Is Interest deductable if PPOR -> IP ?

If the purpose of a loan was to purchase a PPOR and then in 6-12months i rented the property out for the remaining years, will the interest repayments be tax deductable?

I cant remember where i read it, but i heard that repayments will NOT be deductable since initial purpose was for personal uses.

Can anyone confirm this?

THanks in advance! :)
 
PPOR into IP

Hi all,

A friend at work asked the question...

"My wife and I are both named on the title of our PPOR. Is there an easy way to turn it into a rental property? I earn 65K pa and she earns nothing as a live at home mum. Is it worth the trouble and cost of transferring the property into my name only?"

and this...

"We bought our PPOR for $200K. Now its bank valuation has reached $300K. Can I get access to that $300K as cash for the purchase of a new PPOR?
(the larger repayments now tax deductable as a rental IP)"

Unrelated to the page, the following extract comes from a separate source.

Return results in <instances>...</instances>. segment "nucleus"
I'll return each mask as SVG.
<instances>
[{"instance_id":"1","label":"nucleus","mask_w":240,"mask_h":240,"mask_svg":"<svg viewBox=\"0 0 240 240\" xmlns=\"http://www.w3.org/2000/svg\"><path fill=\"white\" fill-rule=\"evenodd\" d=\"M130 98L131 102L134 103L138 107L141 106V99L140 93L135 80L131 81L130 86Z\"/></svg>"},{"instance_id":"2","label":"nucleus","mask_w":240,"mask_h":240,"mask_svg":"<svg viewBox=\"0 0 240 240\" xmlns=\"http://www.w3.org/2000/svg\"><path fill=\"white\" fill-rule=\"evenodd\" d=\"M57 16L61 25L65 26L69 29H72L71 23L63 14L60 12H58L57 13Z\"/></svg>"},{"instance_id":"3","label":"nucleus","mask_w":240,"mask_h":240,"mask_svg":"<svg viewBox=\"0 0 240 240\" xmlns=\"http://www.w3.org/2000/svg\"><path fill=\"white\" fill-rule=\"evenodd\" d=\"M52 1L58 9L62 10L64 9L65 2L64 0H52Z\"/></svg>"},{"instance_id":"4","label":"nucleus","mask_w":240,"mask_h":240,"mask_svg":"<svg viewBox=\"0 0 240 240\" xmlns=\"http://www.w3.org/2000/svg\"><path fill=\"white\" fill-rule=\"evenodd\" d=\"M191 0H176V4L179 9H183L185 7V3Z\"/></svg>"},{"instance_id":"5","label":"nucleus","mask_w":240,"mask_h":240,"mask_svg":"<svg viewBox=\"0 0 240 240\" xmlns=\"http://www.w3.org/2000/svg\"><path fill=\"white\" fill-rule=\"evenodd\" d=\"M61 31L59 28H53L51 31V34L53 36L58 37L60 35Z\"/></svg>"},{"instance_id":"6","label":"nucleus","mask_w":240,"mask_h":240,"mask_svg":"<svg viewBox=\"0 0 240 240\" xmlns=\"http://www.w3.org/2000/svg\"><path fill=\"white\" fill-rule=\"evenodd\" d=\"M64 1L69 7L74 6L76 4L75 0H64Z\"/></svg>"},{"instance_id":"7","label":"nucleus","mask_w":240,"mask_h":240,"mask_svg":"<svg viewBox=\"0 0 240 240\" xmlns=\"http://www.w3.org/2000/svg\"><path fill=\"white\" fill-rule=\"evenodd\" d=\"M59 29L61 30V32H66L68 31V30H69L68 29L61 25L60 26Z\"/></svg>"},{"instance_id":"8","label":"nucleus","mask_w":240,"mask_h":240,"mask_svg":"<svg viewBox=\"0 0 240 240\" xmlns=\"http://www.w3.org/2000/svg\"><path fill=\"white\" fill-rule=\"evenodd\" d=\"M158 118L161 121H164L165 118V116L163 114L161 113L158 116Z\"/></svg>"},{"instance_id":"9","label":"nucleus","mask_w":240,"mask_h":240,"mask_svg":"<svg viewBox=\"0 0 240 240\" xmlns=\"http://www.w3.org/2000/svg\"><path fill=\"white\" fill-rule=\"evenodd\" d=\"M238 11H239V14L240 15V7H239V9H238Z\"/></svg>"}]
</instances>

I thought I could answer these questions easily but I couldn't explain it very well. I would say to the first question, No. Just sell and start again. And the 2nd question, no, only redraw up to the value of the original loan.

anybody else?
 
Ray,

For the first one:

1) Could set up a Trust & sell the property to the Trust. There are Stamp Duty implications & it's not cheap upfront but over time will balance out. Or the wife could get a job :)

2) No borrowings on an IP for purchase of a PPOR are tax-deductible. Not even a redraw to the original loan value. They could set up a Trust, buy the PPOR via the Trust & rent it from the Trust.....but if the Trust isn't demonstrably being used for investment purposes this is legally very dangerous - so they'd have to buy a couple of other IPs in the Trust at the same time & potentially rent out the property they do want to live in for awhile as well.

3) Come and ask the questions themselves in the forum!

Cheers,

Aceyducey
 
Hi

Your friend could salary sacrifice his salary and have his employer pay the interest on the loan. As the interest is otherwise deductible to your friend, there is no FBT problems with this strategy, and, he effectively gets 100% of the interest as a tax deduction.

Dale
 
Ray Brown said:
Hi all,
"We bought our PPOR for $200K. Now its bank valuation has reached $300K. Can I get access to that $300K as cash for the purchase of a new PPOR?
(the larger repayments now tax deductable as a rental IP)"
anybody else?

You could buy your wife out for $150K
and then you will have a new loan on the house.
You then move out and convert the existing PPOR
to an IP. I would get a vauation done
so that the state revenue office is satisfied
and would involve a solicitor so that its all legit.

Get a receipt from the Mrs and keep
records of the bank cheque
make sure the wife doesn't run off with the 150K LOL:D

The 150K loan then becomes tax deductible
and you can use your wife's 150K as a deposit to your
new PPOR.
cheers
 
Ray Brown said:
Hi all,

A friend at work asked the question...

"My wife and I are both named on the title of our PPOR. Is there an easy way to turn it into a rental property? I earn 65K pa and she earns nothing as a live at home mum. Is it worth the trouble and cost of transferring the property into my name only?"
I live in Victoria, and the cost of doing a tranfer from joint names to one name is $100 (no stamp duty is payable), and the effort is minimal. Just get the right form from the titles office, fill it in and get it witnessed, then lodge it with the SRO & titles office. However to do so with the obvious intension to reduce tax may not wash well with the ATO.
 
mdk92 said:
I live in Victoria, and the cost of doing a tranfer from joint names to one name is $100 (no stamp duty is payable), and the effort is minimal. Just get the right form from the titles office, fill it in and get it witnessed, then lodge it with the SRO & titles office. However to do so with the obvious intension to reduce tax may not wash well with the ATO.

In NSW stamp duty is payable,
People buy and sell property all the time.
I don't see why the ATO will have concerns as long as
a legit valuation is done to determine the actual value
of the property prior to title transfer.